# San Juan Islands Charter - 1st Time



## Checkov (Mar 2, 2011)

I’m new to sailing, started last year. I love it. I’ll be getting my bareboat certificate in April and planning on chartering a boat for a seven day cruise through the San Juan Islands in August with my sail mates.

I’m early in the planning phase but need to secure a boat soon before I don’t have many options.

Does it matter if I depart from Anacortes or Bellingham? Seems like the two most likely harbors for this cruise.

Also does any one recommend either of the following charter services?

Anacortes Yacht Charters

or

San Juan Sailing


I am very excited to have found sailnet.com!

Thanks all.


----------



## MSN2Travelers (Sep 12, 2006)

*San Juan Sailing ...*

We have used San Juan Sailing out of Bellingham.

Well maintained boats and a great group of people to work with.


----------



## noreault (May 14, 2008)

I second san juan sailing. First class operation.


----------



## jackdale (Dec 1, 2008)

I have used AYC. I was pleased with their service and the boat. 20 years ago.

Jack


----------



## n7cjv (Feb 2, 2011)

AYC is a good reputable charter company. Starting/ending in Anacortes would save you about a day assuming you want to stay in the islands. Chartering in B'ham would mean crossing the Georgia straits (in/out) which can get get somewhat tenuous depending on WX and your experience. If chartering with AYC, get good instructions on how to enter/exit marina. You have to follow markers for ~3/4 mi.


----------



## djodenda (Mar 4, 2006)

I'm sorry, Mark, but it's not necessary to cross the Georgia Straits to get to the San Juan Islands from Bellingham. Probably a toss-up between Anacortes and Bellingham to get to the San Juan Islands as far as the difficulty of the passage (generally a few easy hours)

That being said, Anacortes is technically on one of the San Juan Islands...(Fidalgo) 

At any rate, either place is a good place to start, and both AYC and San Juan Sailing have excellent reputations. 

Have a great trip, and let us know when/where you are leaving. We'll keep an eye out for you.


----------



## n7cjv (Feb 2, 2011)

Sorry, I genericized a bit. Starting from B'ham, you have to go around Lummi Is and cross over into the islands. Depending on where you're going, this could be ~3 hrs. Sometimes the winds from the straits can funnel down through here and things can get a bit rough depending on tide etc. The "3 hrs" is actually 6 hrs cuz you have to go back. On a week long trip, this can be a significant piece of time. My point was that perhaps starting from Anacortes might give you more time "in the islands" depending on your itinerary.


----------



## CharlieCobra (May 23, 2006)

AT least if ya come out of B-Ham you'll likely have some wind in the Summer, unlike Anacortes...


----------



## jackdale (Dec 1, 2008)

CharlieCobra said:


> AT least if ya come out of B-Ham you'll likely have some wind in the Summer, unlike Anacortes...


And Rosario can have some very nasty currents.
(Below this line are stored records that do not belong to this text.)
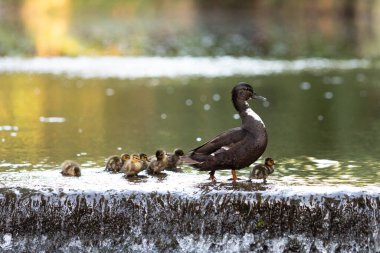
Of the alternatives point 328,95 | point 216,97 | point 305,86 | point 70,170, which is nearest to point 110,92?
point 216,97

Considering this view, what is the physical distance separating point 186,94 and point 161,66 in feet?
32.2

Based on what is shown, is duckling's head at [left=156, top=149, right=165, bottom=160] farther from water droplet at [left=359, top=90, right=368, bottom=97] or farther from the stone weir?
water droplet at [left=359, top=90, right=368, bottom=97]

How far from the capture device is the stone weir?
412 inches

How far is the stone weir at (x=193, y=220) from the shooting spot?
10.5 meters

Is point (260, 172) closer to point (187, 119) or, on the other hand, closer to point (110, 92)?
point (187, 119)

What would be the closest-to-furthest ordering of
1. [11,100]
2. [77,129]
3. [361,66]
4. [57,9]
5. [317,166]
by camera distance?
[317,166], [77,129], [11,100], [361,66], [57,9]

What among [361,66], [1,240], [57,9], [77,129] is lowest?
[1,240]

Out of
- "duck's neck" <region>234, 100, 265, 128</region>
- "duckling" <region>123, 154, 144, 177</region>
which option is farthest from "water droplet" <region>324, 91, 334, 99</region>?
"duck's neck" <region>234, 100, 265, 128</region>

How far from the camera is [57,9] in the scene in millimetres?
97188

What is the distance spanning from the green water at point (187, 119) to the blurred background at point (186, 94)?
0.03m

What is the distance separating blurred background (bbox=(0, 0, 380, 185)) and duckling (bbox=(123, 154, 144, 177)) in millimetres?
1654

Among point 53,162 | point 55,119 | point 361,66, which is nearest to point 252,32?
point 361,66

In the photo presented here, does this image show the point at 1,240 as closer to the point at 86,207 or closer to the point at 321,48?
the point at 86,207

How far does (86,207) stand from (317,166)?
3938mm
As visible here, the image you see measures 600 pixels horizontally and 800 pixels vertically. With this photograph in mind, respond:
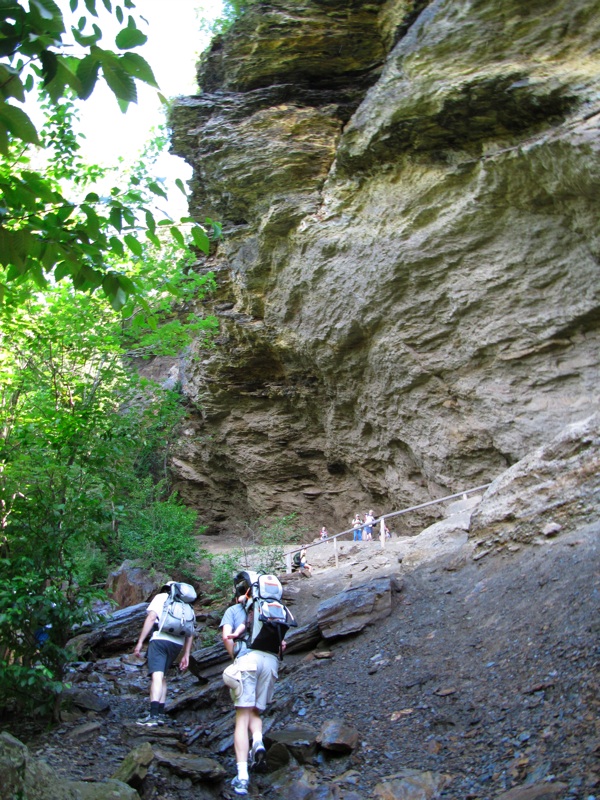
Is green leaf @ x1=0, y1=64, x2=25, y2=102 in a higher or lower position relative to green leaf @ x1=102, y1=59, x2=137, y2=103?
higher

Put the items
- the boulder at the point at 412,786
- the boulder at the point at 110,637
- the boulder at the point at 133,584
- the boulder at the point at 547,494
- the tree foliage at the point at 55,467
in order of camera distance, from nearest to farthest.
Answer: the boulder at the point at 412,786
the tree foliage at the point at 55,467
the boulder at the point at 547,494
the boulder at the point at 110,637
the boulder at the point at 133,584

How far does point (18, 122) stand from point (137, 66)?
19.1 inches

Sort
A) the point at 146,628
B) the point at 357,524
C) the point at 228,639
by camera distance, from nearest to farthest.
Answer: the point at 228,639, the point at 146,628, the point at 357,524

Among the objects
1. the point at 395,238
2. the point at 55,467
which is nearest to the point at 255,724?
the point at 55,467

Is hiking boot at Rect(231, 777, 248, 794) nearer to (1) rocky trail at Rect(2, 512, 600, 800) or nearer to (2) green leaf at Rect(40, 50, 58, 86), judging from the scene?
(1) rocky trail at Rect(2, 512, 600, 800)

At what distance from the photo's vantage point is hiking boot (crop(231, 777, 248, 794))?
446 centimetres

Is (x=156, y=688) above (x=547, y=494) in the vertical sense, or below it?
below

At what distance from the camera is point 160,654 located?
6.12 m

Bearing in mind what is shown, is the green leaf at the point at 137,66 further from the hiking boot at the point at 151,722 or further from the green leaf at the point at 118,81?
the hiking boot at the point at 151,722

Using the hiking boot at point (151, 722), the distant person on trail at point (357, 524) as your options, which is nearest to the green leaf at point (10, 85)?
the hiking boot at point (151, 722)

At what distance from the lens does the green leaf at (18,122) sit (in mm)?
2271

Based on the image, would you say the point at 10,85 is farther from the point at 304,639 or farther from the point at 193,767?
the point at 304,639

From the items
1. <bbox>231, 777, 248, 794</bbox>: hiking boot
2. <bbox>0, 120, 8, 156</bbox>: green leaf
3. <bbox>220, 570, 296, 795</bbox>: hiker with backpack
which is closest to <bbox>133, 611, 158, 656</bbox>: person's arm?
<bbox>220, 570, 296, 795</bbox>: hiker with backpack

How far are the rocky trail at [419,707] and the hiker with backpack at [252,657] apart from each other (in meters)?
0.24
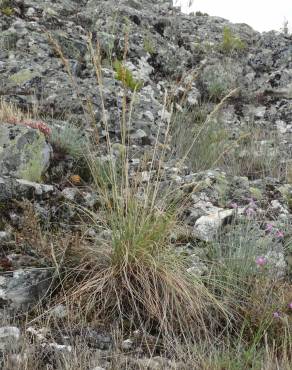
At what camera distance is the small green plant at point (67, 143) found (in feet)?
14.8

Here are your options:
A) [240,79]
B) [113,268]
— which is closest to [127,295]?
[113,268]

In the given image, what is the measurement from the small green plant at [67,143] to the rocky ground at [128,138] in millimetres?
12

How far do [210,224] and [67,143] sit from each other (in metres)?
1.50

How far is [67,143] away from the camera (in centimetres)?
455

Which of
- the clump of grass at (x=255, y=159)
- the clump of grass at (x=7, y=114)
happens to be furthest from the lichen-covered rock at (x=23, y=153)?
the clump of grass at (x=255, y=159)

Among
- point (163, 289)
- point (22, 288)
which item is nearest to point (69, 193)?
point (22, 288)

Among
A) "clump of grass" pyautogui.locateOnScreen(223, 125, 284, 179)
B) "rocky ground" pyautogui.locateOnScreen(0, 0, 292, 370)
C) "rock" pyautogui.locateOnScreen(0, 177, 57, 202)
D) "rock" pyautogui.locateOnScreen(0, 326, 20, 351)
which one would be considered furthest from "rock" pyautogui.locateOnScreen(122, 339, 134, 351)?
"clump of grass" pyautogui.locateOnScreen(223, 125, 284, 179)

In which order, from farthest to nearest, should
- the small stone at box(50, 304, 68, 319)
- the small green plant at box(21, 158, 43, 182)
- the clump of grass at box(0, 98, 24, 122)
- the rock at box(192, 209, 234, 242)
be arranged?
the clump of grass at box(0, 98, 24, 122), the small green plant at box(21, 158, 43, 182), the rock at box(192, 209, 234, 242), the small stone at box(50, 304, 68, 319)

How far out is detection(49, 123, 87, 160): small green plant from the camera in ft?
14.8

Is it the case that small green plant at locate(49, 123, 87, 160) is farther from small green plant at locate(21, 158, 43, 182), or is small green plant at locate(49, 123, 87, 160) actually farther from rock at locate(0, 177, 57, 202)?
rock at locate(0, 177, 57, 202)

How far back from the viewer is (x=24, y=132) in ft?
13.6

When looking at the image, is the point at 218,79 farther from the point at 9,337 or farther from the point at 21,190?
the point at 9,337

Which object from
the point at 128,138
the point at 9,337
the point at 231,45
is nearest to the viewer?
the point at 9,337

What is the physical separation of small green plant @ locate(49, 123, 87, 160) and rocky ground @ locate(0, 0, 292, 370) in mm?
12
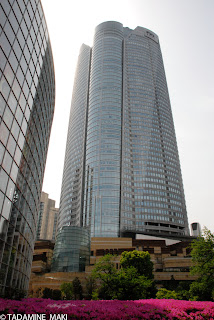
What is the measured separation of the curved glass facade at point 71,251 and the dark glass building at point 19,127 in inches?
2081

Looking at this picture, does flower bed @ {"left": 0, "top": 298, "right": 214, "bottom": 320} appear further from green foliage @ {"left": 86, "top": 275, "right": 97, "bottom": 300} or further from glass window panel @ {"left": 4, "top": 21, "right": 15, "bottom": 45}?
green foliage @ {"left": 86, "top": 275, "right": 97, "bottom": 300}

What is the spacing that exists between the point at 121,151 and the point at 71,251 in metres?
79.1

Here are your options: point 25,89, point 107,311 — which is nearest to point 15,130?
point 25,89

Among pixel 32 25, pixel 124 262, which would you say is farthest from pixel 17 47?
pixel 124 262

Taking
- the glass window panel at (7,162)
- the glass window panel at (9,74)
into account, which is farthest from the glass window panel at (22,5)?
the glass window panel at (7,162)

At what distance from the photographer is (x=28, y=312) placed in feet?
41.6

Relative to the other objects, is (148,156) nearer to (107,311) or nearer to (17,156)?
(17,156)

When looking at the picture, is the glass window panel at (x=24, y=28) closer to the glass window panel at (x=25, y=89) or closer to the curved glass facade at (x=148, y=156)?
the glass window panel at (x=25, y=89)

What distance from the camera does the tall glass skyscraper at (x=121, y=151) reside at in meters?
136

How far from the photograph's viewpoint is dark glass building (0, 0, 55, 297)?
74.7 feet

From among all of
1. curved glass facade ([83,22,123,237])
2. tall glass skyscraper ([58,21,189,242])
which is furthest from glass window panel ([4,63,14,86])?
tall glass skyscraper ([58,21,189,242])

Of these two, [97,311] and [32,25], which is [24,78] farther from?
[97,311]

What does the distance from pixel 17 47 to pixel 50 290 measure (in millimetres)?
60358

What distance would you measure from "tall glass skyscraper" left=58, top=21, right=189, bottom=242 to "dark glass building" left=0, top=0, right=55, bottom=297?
97.7m
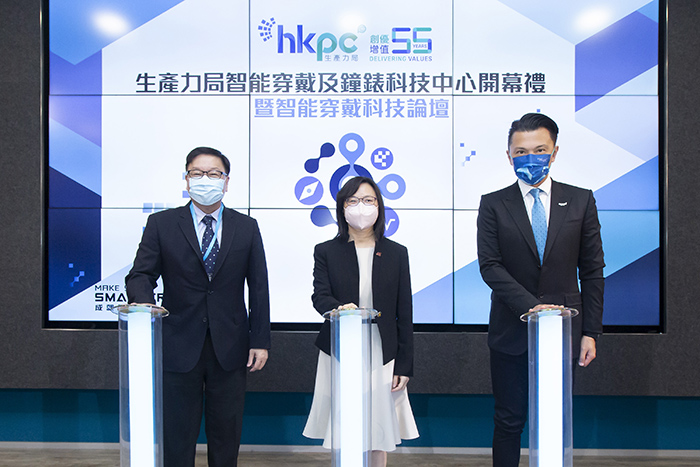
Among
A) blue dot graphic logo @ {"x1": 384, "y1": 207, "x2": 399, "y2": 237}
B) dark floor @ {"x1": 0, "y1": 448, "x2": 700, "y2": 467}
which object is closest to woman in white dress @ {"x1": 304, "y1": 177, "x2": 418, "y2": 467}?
blue dot graphic logo @ {"x1": 384, "y1": 207, "x2": 399, "y2": 237}

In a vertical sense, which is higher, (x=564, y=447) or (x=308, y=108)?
(x=308, y=108)

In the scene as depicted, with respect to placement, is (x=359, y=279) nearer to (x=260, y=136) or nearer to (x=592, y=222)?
(x=592, y=222)

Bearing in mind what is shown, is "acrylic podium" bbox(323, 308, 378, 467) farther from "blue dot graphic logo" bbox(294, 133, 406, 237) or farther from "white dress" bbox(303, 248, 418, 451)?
"blue dot graphic logo" bbox(294, 133, 406, 237)

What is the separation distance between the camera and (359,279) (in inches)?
97.6

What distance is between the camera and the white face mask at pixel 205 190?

I have not sailed out of Bellingham, so I cannot comment.


----------



## jrd22 (Nov 14, 2000)

I think Moorings is in B'ham also. I see their boats out here. Anacortes will be an hour or two shorter trip each way, you have to cross Rosario St. regardless.
I thought I heard about a charter outfit in Friday Harbor on San Juan Island, but don't remember the name.


----------



## Checkov (Mar 2, 2011)

Thanks all, this is great info.


----------



## watchoverya (Jan 22, 2011)

San Juan Sailing (San Juan Island Sailing Charter San Juan Yacht Charters San Juan Islands Sailing School BareBoat Charters Pacific Northwest Sailing) out of Bellingham is fantastic. Great boats, great people. B'ham (IMHO) is the place to start from if you want the best (northern) part of the San Juans.


----------



## FishSticks (Nov 16, 2007)

Chartered a trawler from AYC the last week in August 11 years ago.. My only time on a power boat. There was zero wind the entire week. Had a great time and AYC was first rate.


----------



## HathewayB (Jan 4, 2011)

You've probably got your answers by now, but if you still have not made up your mind...

San Juan Sailing is great, especially for 1st timers in the San Juans or Canadian Gulf Islands. They have a great skipper's meeting on the Friday afternoon/evening before your charter starts on Saturday. They cover in great detail all the charts, tide schedules and current charts (very important in the SJ's) and all the safe anchorages and passages. The hand out charts showing all the hazardous rocks, and there are a lot out there! They have very informational discussions about where and when to see whales and how to respectfully, and legally, view the whales. As reminders to infrequent charter boaters they also cover anchoring and docking techniques and they provide suggested itineraries around the Islands. Also, if you sign up for their Friday sleep-on-the-boat option they include a nice BBQ right after the skipper's meeting, which is a lot of fun and you get to meet the others that you will be sharing anchorages with during the week. 

A couple of added advantages to Bellingham, IMO...easy access from I-5, very convenient and close provisioning grocery stores, free and accessible parking at SJS. Very, very convenient.


----------